## Text shown
There were protests in cities across the US and also in London on Friday following the police shootings of black men in Baton Rouge, Louisiana, and St Paul, Minnesota, and the deadly sniper attack on police officers in Dallas.
:: ARKANSAS
About 300 people gathered in front of the state Capitol to seek solutions to racial strife, which Little Rock knows so well.
The pastor of the Mount Pleasant Baptist Church in North Little Rock, Earl Graham Jr, said everyone should be working to end the nation's unsettled time.
He said: "The question remains. When will enough be enough?"
The crowd chanted the question back to him.
Little Rock was the scene of one of the nation's first desegregation battles in 1957, when President Dwight D Eisenhower sent troops into the city to escort nine black children into Central High School.
:: C ALIFORNIA
Rappers Snoop Dogg and The Game led a peaceful march to Los Angeles police headquarters, where they met the mayor and police chief and urged improved relations between authorities and minority communities.
In San Francisco, about 2,000 protesters marched to a rally outside City Hall under a huge banner that read: "Stop the Racist Police Terror in the US." An organiser urged the crowd to remain peaceful.
"Our anger must be controlled and strategic," Lawrence Shine said. "Love will overcome hate."
In Sacramento, guards closed the Capitol early in expectation of a protest on Friday evening. Several dozen demonstrators marched around the Capitol carrying posters demanding justice for black men killed by police across the country.
:: COLORADO
Black Lives Matter supporters said they plan to continue a sit-in in Denver in response to the police shootings of black men in Minnesota and Louisiana through until Tuesday for a total of 135 hours. That is an hour for each of the black people they say have been killed by police across the country this year.
The gathering, across from the City and County Building, began on Thursday afternoon, several hours before police officers were killed in Dallas.

## Directive A
Output the stored data entries unchanged, covering the stretch from the line that contains "In this image, which" through the end of the entries.

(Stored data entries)

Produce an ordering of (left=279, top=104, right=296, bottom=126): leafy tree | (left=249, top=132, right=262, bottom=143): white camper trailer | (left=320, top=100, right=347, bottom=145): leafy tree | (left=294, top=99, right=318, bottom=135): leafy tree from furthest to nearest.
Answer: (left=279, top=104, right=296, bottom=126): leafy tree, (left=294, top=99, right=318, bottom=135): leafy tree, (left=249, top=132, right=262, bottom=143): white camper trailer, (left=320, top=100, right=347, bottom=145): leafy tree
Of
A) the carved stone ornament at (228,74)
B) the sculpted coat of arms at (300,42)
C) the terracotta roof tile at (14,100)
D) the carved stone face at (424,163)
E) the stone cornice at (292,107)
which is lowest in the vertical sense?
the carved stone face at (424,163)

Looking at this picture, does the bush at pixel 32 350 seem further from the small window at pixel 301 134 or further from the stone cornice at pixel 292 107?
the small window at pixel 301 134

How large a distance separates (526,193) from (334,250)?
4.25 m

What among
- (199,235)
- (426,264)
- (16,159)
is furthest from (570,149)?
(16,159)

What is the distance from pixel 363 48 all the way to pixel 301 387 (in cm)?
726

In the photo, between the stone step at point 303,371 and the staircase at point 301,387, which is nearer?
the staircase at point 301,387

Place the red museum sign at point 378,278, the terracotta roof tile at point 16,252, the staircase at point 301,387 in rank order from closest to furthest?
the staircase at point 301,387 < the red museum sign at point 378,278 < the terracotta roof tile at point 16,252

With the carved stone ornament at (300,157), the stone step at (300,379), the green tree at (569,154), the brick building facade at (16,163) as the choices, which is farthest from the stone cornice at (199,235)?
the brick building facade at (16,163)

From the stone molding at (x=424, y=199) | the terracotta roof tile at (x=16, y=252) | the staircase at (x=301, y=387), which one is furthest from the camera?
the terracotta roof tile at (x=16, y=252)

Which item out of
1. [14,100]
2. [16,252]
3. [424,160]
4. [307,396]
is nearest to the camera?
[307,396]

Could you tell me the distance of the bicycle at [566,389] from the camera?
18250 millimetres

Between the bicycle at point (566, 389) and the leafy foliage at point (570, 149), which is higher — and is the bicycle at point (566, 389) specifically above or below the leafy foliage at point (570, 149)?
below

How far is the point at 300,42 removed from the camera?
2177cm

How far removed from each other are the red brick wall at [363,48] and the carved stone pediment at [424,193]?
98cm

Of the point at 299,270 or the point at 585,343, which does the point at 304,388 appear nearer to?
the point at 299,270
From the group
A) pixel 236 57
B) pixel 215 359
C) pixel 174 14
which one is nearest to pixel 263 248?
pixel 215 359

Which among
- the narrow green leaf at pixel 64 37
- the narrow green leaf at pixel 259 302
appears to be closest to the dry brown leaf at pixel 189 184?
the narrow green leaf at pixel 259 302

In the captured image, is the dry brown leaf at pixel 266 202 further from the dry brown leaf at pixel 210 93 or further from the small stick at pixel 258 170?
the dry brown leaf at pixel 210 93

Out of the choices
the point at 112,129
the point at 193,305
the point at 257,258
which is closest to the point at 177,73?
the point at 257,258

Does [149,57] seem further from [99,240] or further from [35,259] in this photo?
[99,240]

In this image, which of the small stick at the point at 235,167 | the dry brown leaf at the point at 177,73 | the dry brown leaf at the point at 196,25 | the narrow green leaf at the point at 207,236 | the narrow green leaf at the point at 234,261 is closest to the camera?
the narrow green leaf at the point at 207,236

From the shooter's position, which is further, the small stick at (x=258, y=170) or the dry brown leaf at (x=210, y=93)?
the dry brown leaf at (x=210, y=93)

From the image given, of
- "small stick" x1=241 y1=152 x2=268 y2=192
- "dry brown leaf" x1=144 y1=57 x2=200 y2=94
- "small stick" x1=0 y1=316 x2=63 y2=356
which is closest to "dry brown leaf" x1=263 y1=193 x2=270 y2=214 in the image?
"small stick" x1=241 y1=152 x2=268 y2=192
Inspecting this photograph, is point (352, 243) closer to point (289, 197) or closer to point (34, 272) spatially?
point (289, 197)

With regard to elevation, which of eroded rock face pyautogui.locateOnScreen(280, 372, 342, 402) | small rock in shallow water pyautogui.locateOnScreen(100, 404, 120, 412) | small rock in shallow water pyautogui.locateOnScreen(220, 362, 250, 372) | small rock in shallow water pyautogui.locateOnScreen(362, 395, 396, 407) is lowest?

## Directive B
Rewrite the protest report from "There were protests" through "knows so well.", putting "Toronto" wherever "London" appears.

## Exercise output A
In this image, which of the small stick at the point at 235,167 | the dry brown leaf at the point at 177,73 | the dry brown leaf at the point at 196,25 | the narrow green leaf at the point at 207,236 | the narrow green leaf at the point at 234,261 is closest to the camera?
the narrow green leaf at the point at 207,236

From the shooter's position, which is further, the small stick at (x=258, y=170) or the dry brown leaf at (x=210, y=93)?
the dry brown leaf at (x=210, y=93)

From the image given, of
- "small stick" x1=241 y1=152 x2=268 y2=192
- "dry brown leaf" x1=144 y1=57 x2=200 y2=94
- "small stick" x1=0 y1=316 x2=63 y2=356
which is closest to "dry brown leaf" x1=263 y1=193 x2=270 y2=214 in the image?
"small stick" x1=241 y1=152 x2=268 y2=192
Inspecting this photograph, is point (352, 243) closer to point (289, 197) or closer to point (34, 272) spatially?
point (289, 197)

With regard to elevation, which of eroded rock face pyautogui.locateOnScreen(280, 372, 342, 402) | small rock in shallow water pyautogui.locateOnScreen(100, 404, 120, 412) | small rock in shallow water pyautogui.locateOnScreen(220, 362, 250, 372) | small rock in shallow water pyautogui.locateOnScreen(362, 395, 396, 407) is lowest?

## Exercise output B
There were protests in cities across the US and also in Toronto on Friday following the police shootings of black men in Baton Rouge, Louisiana, and St Paul, Minnesota, and the deadly sniper attack on police officers in Dallas.
:: ARKANSAS
About 300 people gathered in front of the state Capitol to seek solutions to racial strife, which Little Rock knows so well.